When his mind does not crave for another dose of drug, Lee often spends time with his two fellow Beat Generation writer friends, who are apparently the fictional version of Jack Kerouac and Allen Ginsberg. They talk and discuss a lot about writing, but Lee’s mind seems mostly disaffected and disinterested, and he finds himself more and more addicted to the bug powder – even after he attempts to get some medical help from a shady local doctor introduced to him later by one of his colleagues.

 In the end, there comes a shocking tragic incident which did happen in Burroughs’ real life. While quite high and dopey due to their latest moment of drug abuse, Lee attempts what he and his wife call “William Tell Game”, and this accidentally leads to his wife’s unfortunate death, which consequently turns his life upside down. Around that point, Lee is so addicted to the bug powder and some other substances that he begins to experience one hallucination after another, and one of them features a big bug talking to him via a big rear orifice which does look more like a sphincter on big screen due to some little hairy details. 

Now you may sense that Lee is not only a junkie but also a conflicted gay dude not so comfortable with his sexuality as reflected by the morbidly sexual aspects observed from some of his crazy hallucinations in the film. As depending more and more on his substances of choice, Lee’s mind eventually enters a place called “Interzone”, and this supposedly imaginary exotic place, which often looks like a secondhand version of Casablanca, Morocco, is packed with handsome local gay lads as well as a bunch of odd people who come and then go around Lee as fueling his anxiety and paranoid more and more.

One of these strange figures, who is also a writer just like him, has a wife who exactly looks like Lee’s wife and is also played by Davis. Lee naturally gets attracted to this woman who seems relatively sharper than his dead wife, and the movie later gives us a very strange moment of writing and sex as they try a bit on a kinky Arabic typewriter belonging to her husband.

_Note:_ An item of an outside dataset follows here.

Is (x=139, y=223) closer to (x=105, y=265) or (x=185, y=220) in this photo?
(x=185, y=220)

Around that narrative point, I kept scratching my head again as wondering more about Lee’s actual state of mind, but I admire Cronenberg’s uncompromising exploration on what makes Lee (and Burroughs) tick. Because of Burroughs’ deliberately random writing style coupled with a lot of morbid and freakish sexualization beyond NC-17 rating, the faithful movie adaptation of his novel is nonsense from the start, so Cronenberg chooses to go for the collage of the fragments of the novel and Burroughs’ life instead, and you will appreciate that more if you are familiar with his life and writing career. Thanks to cinematographer Peter Suschitzky, the overall atmosphere of the film is deliberately drab and dispirited with a palpable sense of misery, fear, and despair beneath the surface, and that is further accentuated by the ominous score by Howard Shore, who closely collaborated with legendary jazz musician Ornette Coleman for injecting some free jazz style to the film.

The main cast members flawlessly tune their performance to the detached overall tone of the movie. Peter Weller ably embodies the pathetically hollow state of his character’s mind, and it is clear that he studied a lot of that distinctive appearance and speech pattern of Burroughs, who was incidentally still alive when the movie was made. On the opposite, Judy Davis, who came to show the considerable range of her immense talent via this film and the Coen Brothers’ “Barton Fink” (1991) in the same year, is terrific in her dual performance, and several notable performers including Ian Holm, Julian Sands, and Roy Scheider are also solid as some of those odd denizens of Interzone. 

On the whole, “Naked Lunch” is often interesting for its mood, detail, and performance, but I must warn you that it can also be a little too weird and distant for some of you. I do not think it is one of Cronenberg’s best works, but, like many of Cronenberg’s cult films such as “Videodrome” (1982), it will definitely make you quite uncomfortable and baffled, and you will probably never forget all those weird stuffs in the movie.